== Raw data
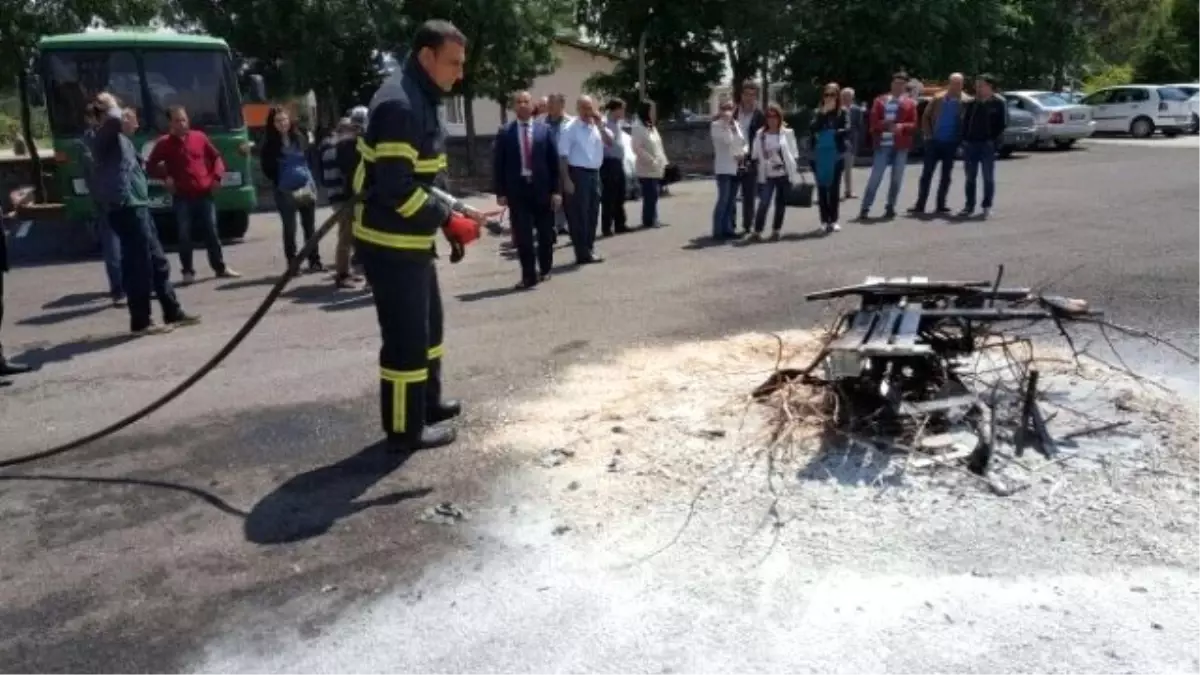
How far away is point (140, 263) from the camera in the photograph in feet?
27.2

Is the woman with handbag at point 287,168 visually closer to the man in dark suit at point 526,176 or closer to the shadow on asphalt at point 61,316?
the shadow on asphalt at point 61,316

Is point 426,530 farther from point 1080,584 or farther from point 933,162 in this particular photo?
point 933,162

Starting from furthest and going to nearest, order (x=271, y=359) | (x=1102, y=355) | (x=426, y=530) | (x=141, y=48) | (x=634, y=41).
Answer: (x=634, y=41) → (x=141, y=48) → (x=271, y=359) → (x=1102, y=355) → (x=426, y=530)

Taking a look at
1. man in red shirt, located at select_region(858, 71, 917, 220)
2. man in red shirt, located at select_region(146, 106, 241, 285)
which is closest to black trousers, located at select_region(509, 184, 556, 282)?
man in red shirt, located at select_region(146, 106, 241, 285)

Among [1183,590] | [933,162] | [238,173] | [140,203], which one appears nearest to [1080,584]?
[1183,590]

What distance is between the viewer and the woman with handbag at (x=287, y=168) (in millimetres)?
11086

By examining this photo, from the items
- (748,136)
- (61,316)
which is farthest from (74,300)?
(748,136)

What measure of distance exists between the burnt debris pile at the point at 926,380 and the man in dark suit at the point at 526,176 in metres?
4.45

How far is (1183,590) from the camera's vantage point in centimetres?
367

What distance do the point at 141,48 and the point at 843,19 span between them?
64.2ft

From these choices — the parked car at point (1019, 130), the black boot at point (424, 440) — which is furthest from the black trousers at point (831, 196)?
the parked car at point (1019, 130)

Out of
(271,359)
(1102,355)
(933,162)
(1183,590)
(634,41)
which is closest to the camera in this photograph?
(1183,590)

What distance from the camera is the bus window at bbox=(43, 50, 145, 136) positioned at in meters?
13.9

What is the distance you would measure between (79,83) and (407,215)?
37.1 ft
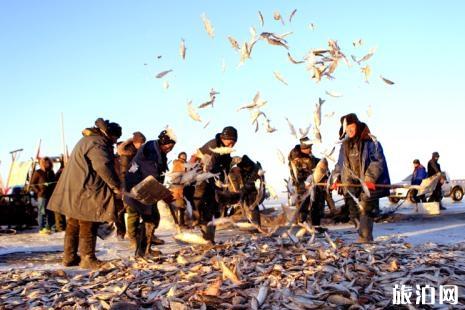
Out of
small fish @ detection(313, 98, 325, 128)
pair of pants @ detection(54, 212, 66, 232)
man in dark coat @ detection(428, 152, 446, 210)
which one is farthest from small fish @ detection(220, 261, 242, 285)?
man in dark coat @ detection(428, 152, 446, 210)

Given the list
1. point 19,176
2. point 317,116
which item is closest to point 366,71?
point 317,116

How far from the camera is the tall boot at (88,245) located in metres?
6.39

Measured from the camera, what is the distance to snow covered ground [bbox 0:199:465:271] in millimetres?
7742

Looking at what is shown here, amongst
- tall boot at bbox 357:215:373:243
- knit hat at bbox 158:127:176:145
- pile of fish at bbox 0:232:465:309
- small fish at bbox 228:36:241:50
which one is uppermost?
====
### What you will do
Return the lines of the material above from the line containing "Starting from furthest" through the line containing "Answer: (x=634, y=41)", inclusive, copied verbatim.

### Correct output
Starting from furthest and going to nearest, order (x=271, y=359) | (x=1102, y=355) | (x=426, y=530) | (x=141, y=48) | (x=634, y=41).
Answer: (x=634, y=41) → (x=141, y=48) → (x=271, y=359) → (x=1102, y=355) → (x=426, y=530)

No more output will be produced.